La Cappella Mazzatosta è un ambiente religioso rinascimentale nella chiesa di Santa Maria della Verità a Viterbo, affrescato nel 1469 da Lorenzo da Viterbo e considerata una delle più significative opere rinascimentali della Tuscia.
La cappella venne commissionata da Nardo Mazzatosta, notabile viterbese definito nelle cronache del tempo anche come arbiter elegatiarum, e affidata nella decorazione pittorica alla bottega del giovane pittore locale Lorenzo da Viterbo, che la completò nel 1469[1].
L'ambiente subì poche trasformazioni nei secoli, finché, nel 1944, non venne centrato da un bombardamento, che distrusse le pitture, mettendo però in moto un miracoloso restauro diretto dall'Istituto Centrale per il Restauro di Roma, applicando per la prima volta le teorie innovative di Cesare Brandi (tra cui quella del rigatino). Ventitremila frammenti vennero recuperati e ricostruiti in situ, applicandoli a sostegni in tela, e ricollocati entro il 1960. Lo straordinario esito del restauro fece scrivere a Guido Piovene che "mai si sia visto un salvataggio parziale così prodigioso"[2].
La cappella è a pianta quadrata, introdotta da uin grande arco a tutto sesto e coperta da volte costolonate, di gusto ancora tardogotico.
Originali sono la cancellata e parte del pavimento maiolicato, realizzato dal viterbese Paolo di Nicola, alcuni frammenti del quale sono esposti al Victoria and Albert Museum di Londra.
L'altare presenta una venerata Madonna delle Grazie (di autore locale del 1412) ed è decorato da un ciborio marmoreo di Isaia da Pisa con rilievo dell'Assunzione della Vergine, opera leggermente più tarda, legata alla committenza della famiglia Primoni, che subentrò ai Mezzatosta.
Gli affreschi si dispiegano nel sottarco, sulle volte e sulle pareti.

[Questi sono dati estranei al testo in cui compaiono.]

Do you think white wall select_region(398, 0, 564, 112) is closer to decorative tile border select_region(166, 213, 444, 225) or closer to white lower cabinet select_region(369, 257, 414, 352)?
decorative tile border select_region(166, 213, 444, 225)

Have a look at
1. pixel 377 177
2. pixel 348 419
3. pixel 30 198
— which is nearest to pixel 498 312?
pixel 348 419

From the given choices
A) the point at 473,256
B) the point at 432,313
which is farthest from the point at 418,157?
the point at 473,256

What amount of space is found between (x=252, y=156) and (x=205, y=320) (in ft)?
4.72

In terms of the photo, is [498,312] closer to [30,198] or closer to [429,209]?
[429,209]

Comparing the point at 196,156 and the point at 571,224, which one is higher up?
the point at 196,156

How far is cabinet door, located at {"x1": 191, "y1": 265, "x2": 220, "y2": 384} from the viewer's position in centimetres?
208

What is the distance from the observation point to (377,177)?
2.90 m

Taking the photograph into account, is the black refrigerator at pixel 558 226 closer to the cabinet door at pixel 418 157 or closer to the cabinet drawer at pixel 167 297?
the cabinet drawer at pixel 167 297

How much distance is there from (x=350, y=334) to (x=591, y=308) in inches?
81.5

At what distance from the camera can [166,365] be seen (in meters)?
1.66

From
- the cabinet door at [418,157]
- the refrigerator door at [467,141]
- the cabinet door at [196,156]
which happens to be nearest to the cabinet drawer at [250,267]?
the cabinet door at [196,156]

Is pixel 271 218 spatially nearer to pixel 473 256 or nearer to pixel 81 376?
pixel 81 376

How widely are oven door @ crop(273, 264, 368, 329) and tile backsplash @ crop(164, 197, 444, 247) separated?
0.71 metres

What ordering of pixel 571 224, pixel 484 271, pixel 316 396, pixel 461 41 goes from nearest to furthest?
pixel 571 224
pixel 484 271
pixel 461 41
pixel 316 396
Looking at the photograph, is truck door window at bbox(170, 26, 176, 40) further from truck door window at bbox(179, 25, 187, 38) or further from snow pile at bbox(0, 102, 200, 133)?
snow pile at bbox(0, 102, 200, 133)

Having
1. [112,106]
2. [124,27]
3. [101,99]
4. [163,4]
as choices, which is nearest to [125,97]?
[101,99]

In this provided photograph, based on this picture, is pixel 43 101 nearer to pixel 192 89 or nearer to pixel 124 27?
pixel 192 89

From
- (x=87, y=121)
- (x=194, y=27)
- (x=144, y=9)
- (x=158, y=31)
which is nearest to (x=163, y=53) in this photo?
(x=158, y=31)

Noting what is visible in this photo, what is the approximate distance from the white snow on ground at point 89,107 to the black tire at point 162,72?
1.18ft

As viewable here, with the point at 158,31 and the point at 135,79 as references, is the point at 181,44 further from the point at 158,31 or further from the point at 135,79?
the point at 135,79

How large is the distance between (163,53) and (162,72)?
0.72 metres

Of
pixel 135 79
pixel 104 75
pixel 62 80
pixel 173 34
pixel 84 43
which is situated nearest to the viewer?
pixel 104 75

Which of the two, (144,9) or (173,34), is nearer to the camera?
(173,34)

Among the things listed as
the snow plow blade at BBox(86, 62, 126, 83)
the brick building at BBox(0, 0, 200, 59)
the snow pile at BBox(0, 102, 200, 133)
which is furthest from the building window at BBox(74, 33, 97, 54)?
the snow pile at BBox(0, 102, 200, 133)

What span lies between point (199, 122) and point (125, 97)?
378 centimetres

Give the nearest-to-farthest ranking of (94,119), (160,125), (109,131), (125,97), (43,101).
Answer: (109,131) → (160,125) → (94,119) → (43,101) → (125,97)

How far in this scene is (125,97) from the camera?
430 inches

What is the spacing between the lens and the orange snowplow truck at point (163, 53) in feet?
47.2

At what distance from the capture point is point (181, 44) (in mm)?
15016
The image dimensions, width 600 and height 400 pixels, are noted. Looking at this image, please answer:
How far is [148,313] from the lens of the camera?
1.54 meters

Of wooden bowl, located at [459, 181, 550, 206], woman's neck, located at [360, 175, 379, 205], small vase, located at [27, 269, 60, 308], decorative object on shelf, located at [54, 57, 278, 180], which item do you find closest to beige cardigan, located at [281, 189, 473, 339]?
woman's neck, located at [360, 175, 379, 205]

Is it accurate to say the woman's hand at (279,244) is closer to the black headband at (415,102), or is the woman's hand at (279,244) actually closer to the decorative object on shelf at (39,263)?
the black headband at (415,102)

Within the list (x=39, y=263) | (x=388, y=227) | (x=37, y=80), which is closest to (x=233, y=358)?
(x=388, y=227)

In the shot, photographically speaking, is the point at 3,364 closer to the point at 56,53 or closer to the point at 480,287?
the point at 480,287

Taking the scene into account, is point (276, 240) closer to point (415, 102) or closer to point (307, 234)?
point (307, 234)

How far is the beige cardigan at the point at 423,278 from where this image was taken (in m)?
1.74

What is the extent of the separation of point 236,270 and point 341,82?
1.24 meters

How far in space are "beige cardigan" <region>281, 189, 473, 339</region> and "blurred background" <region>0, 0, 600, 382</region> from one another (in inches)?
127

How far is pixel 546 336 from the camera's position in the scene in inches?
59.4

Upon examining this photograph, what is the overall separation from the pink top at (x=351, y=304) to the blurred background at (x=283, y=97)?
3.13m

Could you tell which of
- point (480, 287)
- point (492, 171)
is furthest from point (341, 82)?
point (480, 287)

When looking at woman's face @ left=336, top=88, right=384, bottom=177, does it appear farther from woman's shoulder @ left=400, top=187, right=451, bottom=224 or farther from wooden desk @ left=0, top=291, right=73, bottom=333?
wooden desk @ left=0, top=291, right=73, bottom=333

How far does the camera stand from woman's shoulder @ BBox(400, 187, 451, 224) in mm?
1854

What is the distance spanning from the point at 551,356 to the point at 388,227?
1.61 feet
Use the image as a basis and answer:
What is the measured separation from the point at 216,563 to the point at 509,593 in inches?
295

Nel primo si trovano sei messe figure di profeti e due santi a figura piena.
Nelle vele della volta si trovano i quattro evangelisti, sormontati dal proprio simbolo e da un profeta, e affiancati da un dottore della chiesa e da un eminente teologo (Beda, Pier Damiani, Giovanni Crisostomo o Bernardo da Chiaravalle). Nella figura di Gregorio Magno è ritratto papa Paolo II.

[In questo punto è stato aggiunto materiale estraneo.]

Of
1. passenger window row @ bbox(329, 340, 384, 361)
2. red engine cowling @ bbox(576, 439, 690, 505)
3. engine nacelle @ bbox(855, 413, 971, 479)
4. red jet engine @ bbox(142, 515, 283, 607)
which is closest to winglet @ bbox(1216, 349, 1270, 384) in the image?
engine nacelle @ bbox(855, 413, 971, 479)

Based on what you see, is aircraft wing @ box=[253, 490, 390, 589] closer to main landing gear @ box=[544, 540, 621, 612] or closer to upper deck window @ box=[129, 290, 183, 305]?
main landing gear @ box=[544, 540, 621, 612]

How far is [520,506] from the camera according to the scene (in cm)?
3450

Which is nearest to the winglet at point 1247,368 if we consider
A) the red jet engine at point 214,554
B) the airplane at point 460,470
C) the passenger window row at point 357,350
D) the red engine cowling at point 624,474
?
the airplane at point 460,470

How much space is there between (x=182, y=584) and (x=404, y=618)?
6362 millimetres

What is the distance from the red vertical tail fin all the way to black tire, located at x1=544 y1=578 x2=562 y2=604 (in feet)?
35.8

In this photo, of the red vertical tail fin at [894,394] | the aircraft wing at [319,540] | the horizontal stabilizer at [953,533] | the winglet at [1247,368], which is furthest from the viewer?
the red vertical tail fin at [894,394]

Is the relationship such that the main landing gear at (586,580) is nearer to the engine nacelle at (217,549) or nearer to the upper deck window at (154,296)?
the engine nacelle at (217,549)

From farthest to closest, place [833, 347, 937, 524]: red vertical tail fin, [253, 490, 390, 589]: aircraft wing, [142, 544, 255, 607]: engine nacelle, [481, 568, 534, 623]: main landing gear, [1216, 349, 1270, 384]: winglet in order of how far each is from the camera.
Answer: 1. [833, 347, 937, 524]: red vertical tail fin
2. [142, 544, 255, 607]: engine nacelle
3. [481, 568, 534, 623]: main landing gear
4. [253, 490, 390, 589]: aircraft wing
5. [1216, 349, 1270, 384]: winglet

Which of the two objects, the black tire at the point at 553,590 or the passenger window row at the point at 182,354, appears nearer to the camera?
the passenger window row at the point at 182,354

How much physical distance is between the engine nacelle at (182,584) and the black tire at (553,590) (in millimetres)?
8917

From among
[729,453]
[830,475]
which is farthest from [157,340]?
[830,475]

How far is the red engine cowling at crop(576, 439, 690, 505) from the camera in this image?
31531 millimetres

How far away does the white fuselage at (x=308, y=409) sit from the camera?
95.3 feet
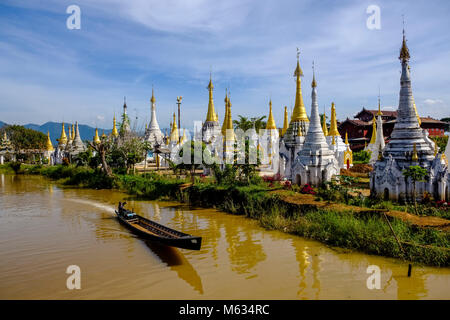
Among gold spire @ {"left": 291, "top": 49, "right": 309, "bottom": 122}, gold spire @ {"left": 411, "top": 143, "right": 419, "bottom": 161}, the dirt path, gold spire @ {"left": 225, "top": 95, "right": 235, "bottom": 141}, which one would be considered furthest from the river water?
gold spire @ {"left": 225, "top": 95, "right": 235, "bottom": 141}

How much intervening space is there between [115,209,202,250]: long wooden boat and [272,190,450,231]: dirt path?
5.53 metres

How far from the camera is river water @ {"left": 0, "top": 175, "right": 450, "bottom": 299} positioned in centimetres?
802

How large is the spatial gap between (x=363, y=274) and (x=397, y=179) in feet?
24.5

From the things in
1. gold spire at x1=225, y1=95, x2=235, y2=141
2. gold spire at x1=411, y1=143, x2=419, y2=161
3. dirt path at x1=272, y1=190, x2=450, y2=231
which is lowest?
dirt path at x1=272, y1=190, x2=450, y2=231

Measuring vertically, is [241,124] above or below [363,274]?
above

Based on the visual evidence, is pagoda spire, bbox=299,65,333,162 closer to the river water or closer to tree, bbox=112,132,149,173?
the river water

Sulle pareti sono rappresentate l'Annunciazione (perduta è però la figura della Vergine), l'Adorazione del Bambino, l'Assunzione, la Presentazione di Maria al tempio (con un'accurata costruzione prospettica degli edifici dello sfondo), e soprattutto lo Sposalizio della Vergine. Quest'ultimo affresco, sulla parete sinistra, è il migliore della serie, a cui è in larga parte legata la fama del luogo e dell'autore. La scena è ambientata nella Viterbo dell'epoca, con molti ritratti di personalità del tempo, tra cui il committente (in prima fila, di profilo con un berretto), il cronista Nicolò della Tuccia (vestito di rosso dietro la donna in nero) e lo stesso pittore (la figura a mani giunte). La scena alludeva infatti alla pacificazione cittadina tra le famiglie Gatti e Maganzesi, già a capo delle fazioni guelfa e ghibellina.
Lo stile degli affreschi dimostra la conoscenza approfondita dei migliori raggiungimenti coevi del rinascimento dell'Italia centro-settentrionale: la profonda indagine ritrattistica, ispirata all'esempio di Benozzo Gozzoli (autore di un perduto ciclo di affreschi in città), anticipa i migliori raggiungimenti del Ghirlandaio; la resa prospettica, sicura e luminosa, dimostra l'assimilazione dei principî pierfrancescani (presumibilmente dai perduti affreschi in Vaticano), e la complessa orchestrazione degli scorci e dei gruppi dei personaggi ricorda le opere coeve del Mantegna.